- _Task to carry out_: Copy the listing word for word, starting at the line that contains "Of the choices presented as" and continuing through its end, and include both of those boundary lines.
## START Data for this task
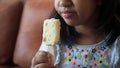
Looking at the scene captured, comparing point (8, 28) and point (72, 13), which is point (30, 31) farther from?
point (72, 13)

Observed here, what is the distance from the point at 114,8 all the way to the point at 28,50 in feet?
2.49

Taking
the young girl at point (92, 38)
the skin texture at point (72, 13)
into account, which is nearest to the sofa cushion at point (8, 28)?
the young girl at point (92, 38)

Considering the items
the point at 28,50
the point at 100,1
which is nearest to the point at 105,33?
the point at 100,1

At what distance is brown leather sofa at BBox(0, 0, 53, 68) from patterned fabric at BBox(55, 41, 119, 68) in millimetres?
543

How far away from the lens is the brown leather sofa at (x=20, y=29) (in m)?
1.70

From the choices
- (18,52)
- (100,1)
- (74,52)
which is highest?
(100,1)

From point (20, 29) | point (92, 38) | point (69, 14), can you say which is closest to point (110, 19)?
point (92, 38)

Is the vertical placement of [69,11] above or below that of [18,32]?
above

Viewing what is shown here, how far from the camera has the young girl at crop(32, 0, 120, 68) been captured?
1062 mm

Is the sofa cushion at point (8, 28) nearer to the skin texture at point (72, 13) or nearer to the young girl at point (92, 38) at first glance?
the young girl at point (92, 38)

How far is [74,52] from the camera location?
1145mm

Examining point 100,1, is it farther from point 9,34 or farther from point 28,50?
point 9,34

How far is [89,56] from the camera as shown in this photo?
111 centimetres

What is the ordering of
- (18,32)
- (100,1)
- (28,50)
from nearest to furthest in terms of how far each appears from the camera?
(100,1), (28,50), (18,32)
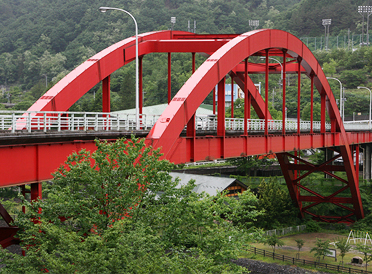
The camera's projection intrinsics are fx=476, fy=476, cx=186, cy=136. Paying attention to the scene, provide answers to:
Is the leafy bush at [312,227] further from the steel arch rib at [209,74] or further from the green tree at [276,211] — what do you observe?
the steel arch rib at [209,74]

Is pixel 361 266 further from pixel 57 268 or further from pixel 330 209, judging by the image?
pixel 57 268

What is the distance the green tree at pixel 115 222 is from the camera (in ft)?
42.1

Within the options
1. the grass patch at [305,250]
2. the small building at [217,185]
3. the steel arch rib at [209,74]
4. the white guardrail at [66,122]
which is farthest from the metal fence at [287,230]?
the steel arch rib at [209,74]

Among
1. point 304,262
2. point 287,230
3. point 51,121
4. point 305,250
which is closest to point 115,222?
point 51,121

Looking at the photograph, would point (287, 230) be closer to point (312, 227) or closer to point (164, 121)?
point (312, 227)

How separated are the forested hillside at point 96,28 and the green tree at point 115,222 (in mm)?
86360

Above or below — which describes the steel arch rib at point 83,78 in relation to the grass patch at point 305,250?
above

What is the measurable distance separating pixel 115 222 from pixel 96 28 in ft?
507

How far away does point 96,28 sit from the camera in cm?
16000

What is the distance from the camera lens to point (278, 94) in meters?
126

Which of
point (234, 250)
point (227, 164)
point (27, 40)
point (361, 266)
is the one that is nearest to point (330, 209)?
point (361, 266)

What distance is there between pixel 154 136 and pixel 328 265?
23358 mm

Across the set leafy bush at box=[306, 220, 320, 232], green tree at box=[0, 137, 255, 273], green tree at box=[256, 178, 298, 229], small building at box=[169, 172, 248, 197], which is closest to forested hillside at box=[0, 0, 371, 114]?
small building at box=[169, 172, 248, 197]

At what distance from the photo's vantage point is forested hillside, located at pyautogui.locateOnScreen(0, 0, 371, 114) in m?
118
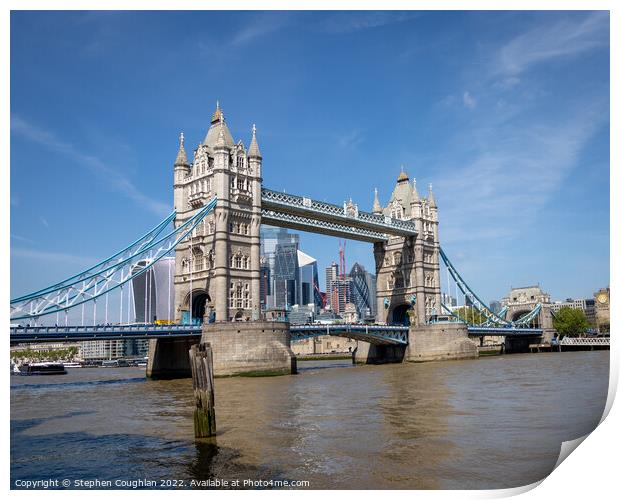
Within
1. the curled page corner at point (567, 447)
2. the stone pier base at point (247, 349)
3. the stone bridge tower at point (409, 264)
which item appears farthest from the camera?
the stone bridge tower at point (409, 264)

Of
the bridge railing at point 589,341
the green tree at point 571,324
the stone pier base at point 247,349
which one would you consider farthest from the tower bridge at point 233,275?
the green tree at point 571,324

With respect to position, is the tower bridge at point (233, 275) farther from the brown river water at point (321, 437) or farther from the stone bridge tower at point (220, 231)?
the brown river water at point (321, 437)

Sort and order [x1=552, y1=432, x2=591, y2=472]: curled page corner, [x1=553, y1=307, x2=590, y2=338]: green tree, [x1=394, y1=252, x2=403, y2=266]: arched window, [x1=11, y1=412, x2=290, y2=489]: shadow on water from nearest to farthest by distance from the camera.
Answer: [x1=11, y1=412, x2=290, y2=489]: shadow on water, [x1=552, y1=432, x2=591, y2=472]: curled page corner, [x1=394, y1=252, x2=403, y2=266]: arched window, [x1=553, y1=307, x2=590, y2=338]: green tree

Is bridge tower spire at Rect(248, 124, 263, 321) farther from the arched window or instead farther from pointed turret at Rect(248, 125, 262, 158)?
the arched window

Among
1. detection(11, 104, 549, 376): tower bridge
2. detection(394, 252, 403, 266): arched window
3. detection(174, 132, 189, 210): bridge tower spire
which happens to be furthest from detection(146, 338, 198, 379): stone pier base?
detection(394, 252, 403, 266): arched window
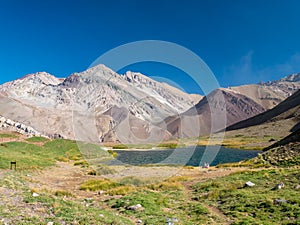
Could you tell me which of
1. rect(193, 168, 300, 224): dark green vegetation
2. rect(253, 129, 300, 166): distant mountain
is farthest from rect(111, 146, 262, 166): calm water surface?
rect(193, 168, 300, 224): dark green vegetation

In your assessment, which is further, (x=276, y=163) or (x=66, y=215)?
(x=276, y=163)

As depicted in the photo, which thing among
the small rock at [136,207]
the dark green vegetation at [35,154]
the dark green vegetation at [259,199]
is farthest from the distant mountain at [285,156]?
the dark green vegetation at [35,154]

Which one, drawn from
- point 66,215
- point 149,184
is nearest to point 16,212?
point 66,215

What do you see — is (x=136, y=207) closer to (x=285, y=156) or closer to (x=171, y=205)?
(x=171, y=205)

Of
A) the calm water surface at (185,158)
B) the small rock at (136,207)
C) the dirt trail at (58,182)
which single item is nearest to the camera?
the small rock at (136,207)

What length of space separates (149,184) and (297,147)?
22772 millimetres

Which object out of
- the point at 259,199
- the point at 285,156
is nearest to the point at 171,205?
the point at 259,199

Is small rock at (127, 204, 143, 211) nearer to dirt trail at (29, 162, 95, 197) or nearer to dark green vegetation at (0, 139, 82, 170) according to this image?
dirt trail at (29, 162, 95, 197)

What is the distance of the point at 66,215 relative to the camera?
11.6 meters

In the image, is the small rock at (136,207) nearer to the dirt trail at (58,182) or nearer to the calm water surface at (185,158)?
the dirt trail at (58,182)

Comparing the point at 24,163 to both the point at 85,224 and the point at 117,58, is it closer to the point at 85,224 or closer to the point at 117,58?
the point at 117,58

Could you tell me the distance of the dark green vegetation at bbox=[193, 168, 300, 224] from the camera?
12812mm

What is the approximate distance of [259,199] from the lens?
52.0ft

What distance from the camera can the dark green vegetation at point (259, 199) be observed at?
1281cm
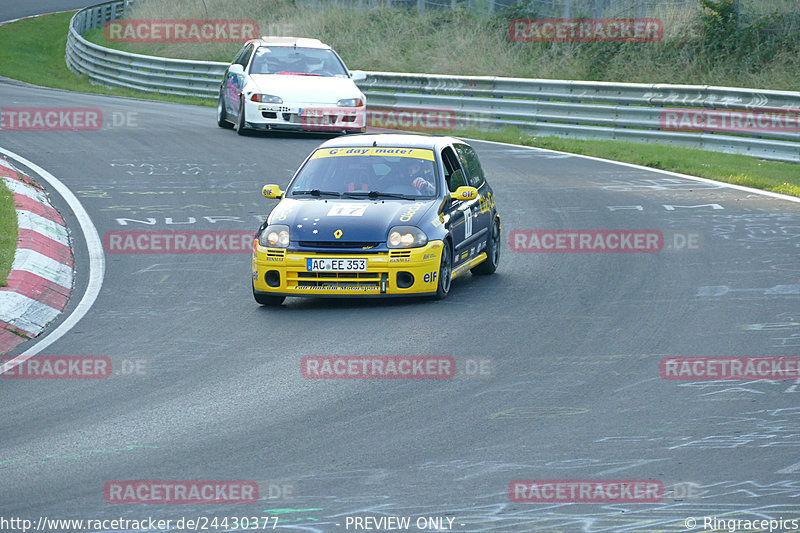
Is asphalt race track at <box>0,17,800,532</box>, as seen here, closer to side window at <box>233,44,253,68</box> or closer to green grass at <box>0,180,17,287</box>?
green grass at <box>0,180,17,287</box>

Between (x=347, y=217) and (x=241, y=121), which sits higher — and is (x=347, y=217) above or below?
above

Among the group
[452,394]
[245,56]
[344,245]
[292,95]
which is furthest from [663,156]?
[452,394]

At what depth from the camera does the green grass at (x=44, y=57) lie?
34.1 m

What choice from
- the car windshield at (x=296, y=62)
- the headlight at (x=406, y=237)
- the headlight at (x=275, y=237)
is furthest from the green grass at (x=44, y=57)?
the headlight at (x=406, y=237)

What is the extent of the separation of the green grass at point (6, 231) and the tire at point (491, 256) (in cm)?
453

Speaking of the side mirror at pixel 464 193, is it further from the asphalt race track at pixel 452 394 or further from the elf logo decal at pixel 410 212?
the asphalt race track at pixel 452 394

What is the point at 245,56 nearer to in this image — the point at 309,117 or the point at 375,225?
the point at 309,117

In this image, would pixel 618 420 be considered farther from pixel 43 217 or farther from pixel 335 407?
pixel 43 217

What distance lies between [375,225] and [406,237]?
29 cm

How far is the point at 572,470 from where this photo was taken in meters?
6.71

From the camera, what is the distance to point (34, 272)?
39.4 ft

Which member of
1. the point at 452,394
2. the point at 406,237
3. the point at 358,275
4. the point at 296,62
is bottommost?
the point at 296,62

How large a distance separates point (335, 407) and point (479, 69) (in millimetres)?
24227

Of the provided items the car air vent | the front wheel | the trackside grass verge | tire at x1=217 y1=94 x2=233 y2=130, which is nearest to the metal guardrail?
the trackside grass verge
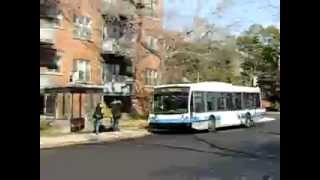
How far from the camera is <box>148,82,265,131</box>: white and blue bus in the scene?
39.2ft

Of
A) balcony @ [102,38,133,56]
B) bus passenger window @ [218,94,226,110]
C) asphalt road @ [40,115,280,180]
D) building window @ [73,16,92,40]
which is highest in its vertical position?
building window @ [73,16,92,40]

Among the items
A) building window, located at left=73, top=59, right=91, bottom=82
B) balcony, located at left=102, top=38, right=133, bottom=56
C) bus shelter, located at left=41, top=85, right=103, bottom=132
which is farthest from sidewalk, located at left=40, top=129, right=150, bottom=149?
balcony, located at left=102, top=38, right=133, bottom=56

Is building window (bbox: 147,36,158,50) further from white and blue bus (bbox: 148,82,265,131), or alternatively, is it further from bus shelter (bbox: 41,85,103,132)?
white and blue bus (bbox: 148,82,265,131)

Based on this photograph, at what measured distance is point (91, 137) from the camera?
39.4ft

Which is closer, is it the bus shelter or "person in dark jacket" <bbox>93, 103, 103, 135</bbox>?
"person in dark jacket" <bbox>93, 103, 103, 135</bbox>

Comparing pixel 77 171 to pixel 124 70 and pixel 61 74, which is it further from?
pixel 124 70

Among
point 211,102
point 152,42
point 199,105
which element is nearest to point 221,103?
point 211,102

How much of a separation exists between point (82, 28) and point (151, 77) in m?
2.45

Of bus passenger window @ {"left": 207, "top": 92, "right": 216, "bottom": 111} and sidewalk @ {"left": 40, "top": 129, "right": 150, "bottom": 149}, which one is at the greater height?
bus passenger window @ {"left": 207, "top": 92, "right": 216, "bottom": 111}

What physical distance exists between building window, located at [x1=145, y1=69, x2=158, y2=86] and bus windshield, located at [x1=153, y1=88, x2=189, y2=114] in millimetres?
3544

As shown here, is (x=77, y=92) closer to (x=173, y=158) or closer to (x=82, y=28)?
(x=82, y=28)

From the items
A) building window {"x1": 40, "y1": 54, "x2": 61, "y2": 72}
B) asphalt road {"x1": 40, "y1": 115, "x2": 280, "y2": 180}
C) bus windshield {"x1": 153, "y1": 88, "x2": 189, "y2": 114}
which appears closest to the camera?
asphalt road {"x1": 40, "y1": 115, "x2": 280, "y2": 180}

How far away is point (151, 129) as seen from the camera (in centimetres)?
1305
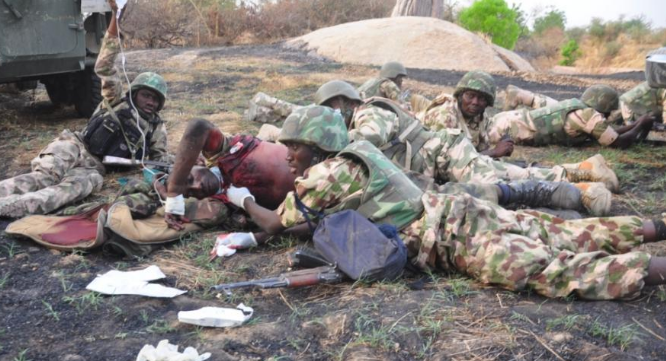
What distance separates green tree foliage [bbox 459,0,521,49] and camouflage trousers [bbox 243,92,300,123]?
16.1m

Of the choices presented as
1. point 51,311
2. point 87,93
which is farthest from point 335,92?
point 87,93

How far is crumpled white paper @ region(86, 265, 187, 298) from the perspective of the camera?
3.34 meters

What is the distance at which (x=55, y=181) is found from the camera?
4980 millimetres

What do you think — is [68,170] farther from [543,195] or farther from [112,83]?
[543,195]

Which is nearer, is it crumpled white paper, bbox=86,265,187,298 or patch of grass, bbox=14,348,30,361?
patch of grass, bbox=14,348,30,361

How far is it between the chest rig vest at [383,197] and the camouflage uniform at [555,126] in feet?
10.7

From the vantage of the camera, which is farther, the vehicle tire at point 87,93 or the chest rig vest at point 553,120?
the vehicle tire at point 87,93

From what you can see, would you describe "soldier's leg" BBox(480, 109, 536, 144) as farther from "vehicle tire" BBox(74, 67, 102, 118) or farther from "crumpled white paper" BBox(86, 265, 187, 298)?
"vehicle tire" BBox(74, 67, 102, 118)

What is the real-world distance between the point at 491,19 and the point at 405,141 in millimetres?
18639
## END Data for this task
- _Written answer_:
Of the choices presented as
1. point 51,311
2. point 87,93
which is farthest from point 335,92?
point 87,93

How far is crumpled white paper @ region(86, 265, 187, 298) from the perspective of the camera?
3.34 meters

What is the distance at which (x=55, y=181) is found from the camera?
4980 millimetres

What do you think — is [68,170] farther from [543,195] or farther from [112,83]?
[543,195]

Which is nearer, is it crumpled white paper, bbox=86,265,187,298 or patch of grass, bbox=14,348,30,361?
patch of grass, bbox=14,348,30,361

How far is it between the chest rig vest at [383,197] and the camouflage uniform at [555,126] in feet?
10.7

From the vantage of the camera, which is farther, the vehicle tire at point 87,93 or the chest rig vest at point 553,120?
the vehicle tire at point 87,93

From what you can see, would you describe "soldier's leg" BBox(480, 109, 536, 144) as farther from "vehicle tire" BBox(74, 67, 102, 118) or farther from "crumpled white paper" BBox(86, 265, 187, 298)?
"vehicle tire" BBox(74, 67, 102, 118)

What is the real-world distance between the point at 491,19 and the point at 405,141 in millimetres?
18639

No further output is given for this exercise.